Mary (an Edinburgh legionary)
Thank you for taking the time to write about the letter you found. I think it must have been unusual, even then for such a letter to be written and sent. It would be interesting to know if any relatives of the person who sent the letter are still parishioners. I think he/she/they would be touched to see the letter their relative had sent. I do not find it odd that a person suffering would offer up their troubles. when I was a little girl in the 50s and early 60s - that was a common refrain from our parents and the nuns at school when we were facing troubles: "Offer it up." I do not know if your generation got that thought passed on in full measure as it should have been. This was the kind of thing passed on in the home and reinforced in homilies and in school.
Don't forget at the time this woman wrote, people in England still had about as much rationing then as during the war still - the only way to make some good come out of privations and suffering like that would be to "offer it up." [I remember reading that in 1946, for instance, that the food ration was LESS than it had been in 1945.]
I think you will still find this spirit in your future parishioners.

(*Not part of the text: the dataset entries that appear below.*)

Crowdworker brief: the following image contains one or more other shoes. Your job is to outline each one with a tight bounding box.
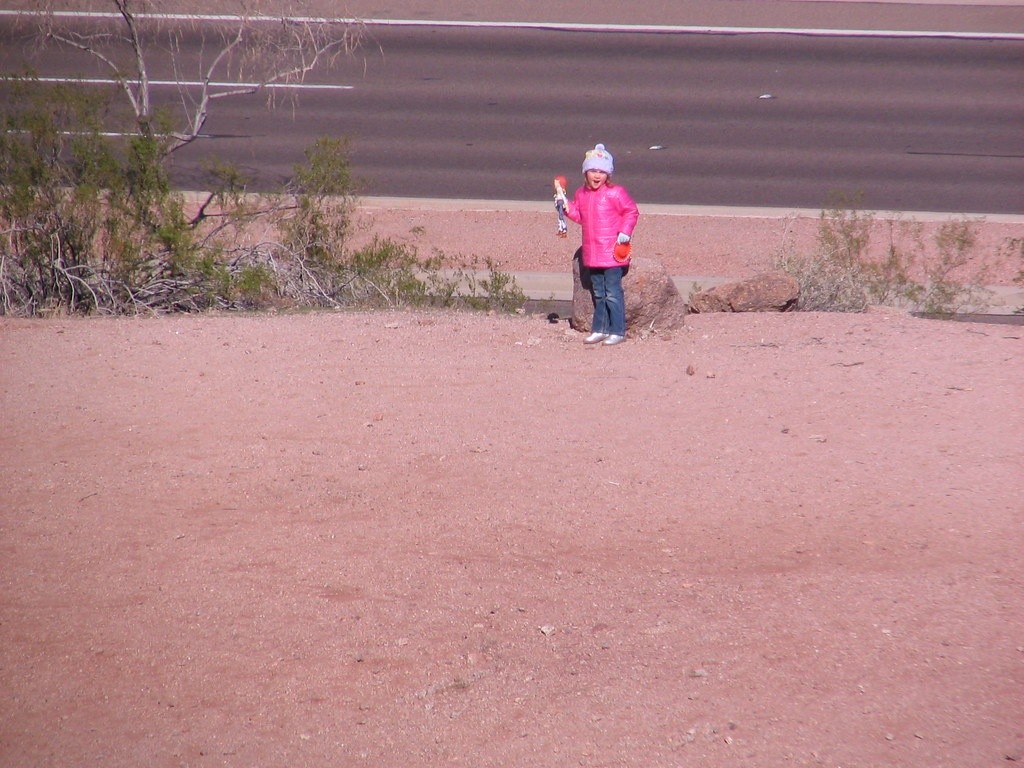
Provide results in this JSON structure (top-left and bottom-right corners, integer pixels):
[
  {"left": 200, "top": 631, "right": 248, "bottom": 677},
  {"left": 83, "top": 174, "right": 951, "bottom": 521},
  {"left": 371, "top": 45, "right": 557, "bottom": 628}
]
[
  {"left": 602, "top": 334, "right": 626, "bottom": 345},
  {"left": 583, "top": 332, "right": 609, "bottom": 344}
]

You will seldom get a letter like that, but the spark is often still there.
I think the PP of the church you are in now would also get a lift out of seeing that letter - be sure to show it to him.
Re: "proving" a private revelation - as far as I know, such a think can't really be done. I'm not saying it didn't happen - just that the church can not bind us to someone's private revelation. For instance, I happen to believe in the miracle of our Lady at Lourdes, but I am not bound by the church to believe it. I remain a bit skeptical re: Medjugorie.
As re: the town hall meeting, I'd be curious to know what issues were to be discussed? Was that noted?